Monday, July 17, 2006

By the Bay

This week finds the Sawyer family in San Francisco, CA. We got here on Friday, did some touristy things on Saturday, then visited friends in the area on Sunday. That included going up to Petaluma to see Ransom Stephens, former high energy physicsists turned project scientist for Agilent turned author and lecturer on jitter. (His book writing ventures are aimied at a memoir and a novel - the jitter just pays the bill for now. He has his own website at ransomstephens.com) Ransom was a faculty member at University of Texas - Arlington, where I was a post doc, back in the days of the SSC.

We packed up some food and wine and headed out to Point Reyes to watch the Pacific Ocean beat the shore. It was great. Ransom's daughter Heather, a political science major at UC-Santa Cruz, came along and we talked politics in the car. Ransom, Carol, and I drank a couple bottles of wine, Ransom and I smoked a couple of cigars (which my son disapproved of greatly), and way too soon it was time to hit the road.

We left Petaluma and went to Menlo Park to visit another physicst who left the purity of science to make a living in the real world. Andy Belk was a fellow graduate student on the ALEPH experiment at CERN back in the late 1980s, but he got of the field right after finishing his PhD. He worked for SwissBank a while, living near Chicago where I got to see him and his wife Emmanuelle a couple times when I was at Fermilab.
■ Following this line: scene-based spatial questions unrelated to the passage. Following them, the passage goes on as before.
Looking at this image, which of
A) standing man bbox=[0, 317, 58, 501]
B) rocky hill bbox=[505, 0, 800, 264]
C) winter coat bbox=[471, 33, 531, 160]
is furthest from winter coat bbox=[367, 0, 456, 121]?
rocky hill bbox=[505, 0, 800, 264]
After a couple of years he took a job with Apple. He quit a while to work for a high-tech startup, but now he is back at Apple.

Andy and Emmanulle have three daughters: Bettina, Elena, and Fiona. Emmanualle is a photographer and artist by training, and she has some of the finiest photos of jazz musicians I have ever seen. She took them in Paris when she was the staff photographer for a jazz club. Being Silicon Valley, of course they have a website (have had, in fact, for a long time) at frogandrosbif.org.

We had some take-away Vietnamese food, and a little more wine, then sat around and talked a while.

It is an effort to maintain a friendship when you only see each other once every few years. And I am a terrible one about not writing or phoning. I place no blame on anyone I have lost touch with, it is invariably my fault. But these folks - Ransom, Heather, Andy and Emmanuelle - are important to me, even if we are out of touch for long periods of time.

Today we have stayed out of the City, walking around the Stanford campus and eating lunch in Palo Alto. We also did a little laundry. Tomorrow, we are going to the Exploratorium in the morning, and in the evening we fly to Vancouver, where I will get back into physics myself by attending the Vancouver Linear Collider Workshop.